A proposta da empresa foi recusada pelos trabalhadores porque mesmo que eles cumpram todas as metas e batam todos os recordes de produção não atingiriam o prêmio máximo. O mesmo aconteceu para as metas estabelecidas para 2011.
Uma das condicionantes para a obtenção do Selo Verde é que a empresa mantenha relações trabalhistas e sindicais em boa fé, respeitando a decisão dos trabalhadores em negociações coletivas. Caso não entre em acordo com os trabalhadores, o processo de obtenção da certificação pode ser prejudicado.

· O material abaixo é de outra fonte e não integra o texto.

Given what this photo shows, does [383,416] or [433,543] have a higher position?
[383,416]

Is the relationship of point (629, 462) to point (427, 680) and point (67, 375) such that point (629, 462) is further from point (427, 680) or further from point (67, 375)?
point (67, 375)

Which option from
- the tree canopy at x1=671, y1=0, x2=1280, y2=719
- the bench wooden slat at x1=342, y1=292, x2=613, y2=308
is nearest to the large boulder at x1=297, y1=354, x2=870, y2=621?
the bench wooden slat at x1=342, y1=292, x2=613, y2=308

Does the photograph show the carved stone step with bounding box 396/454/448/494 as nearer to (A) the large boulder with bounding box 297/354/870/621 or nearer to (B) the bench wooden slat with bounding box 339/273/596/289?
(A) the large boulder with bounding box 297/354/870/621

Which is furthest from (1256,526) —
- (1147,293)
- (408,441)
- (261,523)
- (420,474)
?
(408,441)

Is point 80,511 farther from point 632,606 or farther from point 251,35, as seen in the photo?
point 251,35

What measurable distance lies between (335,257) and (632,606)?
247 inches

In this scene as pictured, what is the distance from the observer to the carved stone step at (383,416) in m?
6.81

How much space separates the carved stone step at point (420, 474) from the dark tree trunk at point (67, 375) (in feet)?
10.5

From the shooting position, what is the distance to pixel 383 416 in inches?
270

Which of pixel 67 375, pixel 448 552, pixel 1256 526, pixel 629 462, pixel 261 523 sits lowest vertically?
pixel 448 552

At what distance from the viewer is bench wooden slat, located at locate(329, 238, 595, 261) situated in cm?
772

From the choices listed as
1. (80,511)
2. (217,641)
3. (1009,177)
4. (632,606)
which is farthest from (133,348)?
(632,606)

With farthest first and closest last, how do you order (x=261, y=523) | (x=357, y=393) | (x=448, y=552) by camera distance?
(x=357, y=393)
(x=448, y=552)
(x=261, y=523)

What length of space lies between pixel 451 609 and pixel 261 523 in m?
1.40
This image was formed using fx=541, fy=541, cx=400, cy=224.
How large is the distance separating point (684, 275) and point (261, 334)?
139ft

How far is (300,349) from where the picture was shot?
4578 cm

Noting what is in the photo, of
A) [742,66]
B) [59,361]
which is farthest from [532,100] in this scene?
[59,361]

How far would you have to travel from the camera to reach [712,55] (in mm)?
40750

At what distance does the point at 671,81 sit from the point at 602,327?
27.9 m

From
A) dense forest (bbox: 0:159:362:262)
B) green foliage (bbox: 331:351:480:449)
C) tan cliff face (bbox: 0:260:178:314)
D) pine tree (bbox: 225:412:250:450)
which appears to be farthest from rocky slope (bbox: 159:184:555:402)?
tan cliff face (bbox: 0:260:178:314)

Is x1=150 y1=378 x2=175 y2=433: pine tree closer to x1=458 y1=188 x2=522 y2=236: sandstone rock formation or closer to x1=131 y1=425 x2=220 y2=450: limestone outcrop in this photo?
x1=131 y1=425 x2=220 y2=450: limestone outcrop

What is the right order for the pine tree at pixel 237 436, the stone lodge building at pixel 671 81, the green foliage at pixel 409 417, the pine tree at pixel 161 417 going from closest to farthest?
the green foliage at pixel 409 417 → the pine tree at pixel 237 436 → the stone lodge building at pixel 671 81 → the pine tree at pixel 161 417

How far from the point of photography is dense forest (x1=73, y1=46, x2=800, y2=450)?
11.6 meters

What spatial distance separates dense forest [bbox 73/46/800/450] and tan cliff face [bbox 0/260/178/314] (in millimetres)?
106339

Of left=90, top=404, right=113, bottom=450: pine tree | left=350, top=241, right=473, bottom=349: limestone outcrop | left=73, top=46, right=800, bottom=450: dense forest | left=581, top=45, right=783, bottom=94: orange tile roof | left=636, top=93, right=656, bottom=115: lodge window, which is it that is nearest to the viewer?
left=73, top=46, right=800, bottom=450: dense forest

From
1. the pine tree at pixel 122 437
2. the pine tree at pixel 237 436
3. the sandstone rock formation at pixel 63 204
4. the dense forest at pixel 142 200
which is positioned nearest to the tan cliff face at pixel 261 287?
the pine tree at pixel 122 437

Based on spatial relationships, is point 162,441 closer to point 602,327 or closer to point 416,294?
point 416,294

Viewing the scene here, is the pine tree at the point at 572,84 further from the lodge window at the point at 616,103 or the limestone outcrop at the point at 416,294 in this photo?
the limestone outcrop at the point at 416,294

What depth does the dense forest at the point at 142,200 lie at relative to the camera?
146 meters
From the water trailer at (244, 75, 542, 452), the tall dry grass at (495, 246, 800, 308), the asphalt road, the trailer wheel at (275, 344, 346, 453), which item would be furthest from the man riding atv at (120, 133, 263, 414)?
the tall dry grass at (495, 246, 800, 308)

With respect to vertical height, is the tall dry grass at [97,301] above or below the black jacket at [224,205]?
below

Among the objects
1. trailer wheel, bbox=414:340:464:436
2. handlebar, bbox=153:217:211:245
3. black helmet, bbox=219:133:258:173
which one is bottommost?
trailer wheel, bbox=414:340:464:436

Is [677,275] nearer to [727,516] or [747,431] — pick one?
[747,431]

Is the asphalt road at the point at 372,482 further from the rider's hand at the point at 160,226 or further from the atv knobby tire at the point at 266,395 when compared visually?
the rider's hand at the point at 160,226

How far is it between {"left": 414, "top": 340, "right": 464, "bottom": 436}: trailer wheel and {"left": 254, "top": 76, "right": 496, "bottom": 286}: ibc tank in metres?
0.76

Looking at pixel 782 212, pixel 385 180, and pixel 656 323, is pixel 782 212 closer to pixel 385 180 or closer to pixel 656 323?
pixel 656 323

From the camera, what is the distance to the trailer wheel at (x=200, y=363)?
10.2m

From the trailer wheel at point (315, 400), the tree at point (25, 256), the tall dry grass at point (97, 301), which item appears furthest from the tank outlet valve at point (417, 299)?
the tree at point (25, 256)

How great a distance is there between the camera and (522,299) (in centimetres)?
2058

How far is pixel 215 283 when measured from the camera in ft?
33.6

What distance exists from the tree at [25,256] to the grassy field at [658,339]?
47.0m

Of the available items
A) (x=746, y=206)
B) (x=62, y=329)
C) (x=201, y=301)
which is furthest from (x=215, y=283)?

A medida proposta pela Fibria pode contribuir ainda mais para o empobrecimento dos trabalhadores da empresa. Esse processo teve início com a perda da aposentadoria vitalícia e a diminuição do PPR. Com a mudança de empresa, os benefícios como assistência médica e odontológica dos trabalhadores foram descaracterizados. Os procedimentos de custo mais elevados, por exemplo, passam por burocracia antes de serem aprovados e os trabalhadores não são avisados do descredenciamento de médicos e clínicas.
Contribui ainda para o processo de empobrecimento dos trabalhadores a extinção do fundo de pensão, chamado de Arus, plano de saúde e seguro de vida integral, as gratificações por tempo de serviço, o abono de férias de 40% e a aposentadoria vitalícia.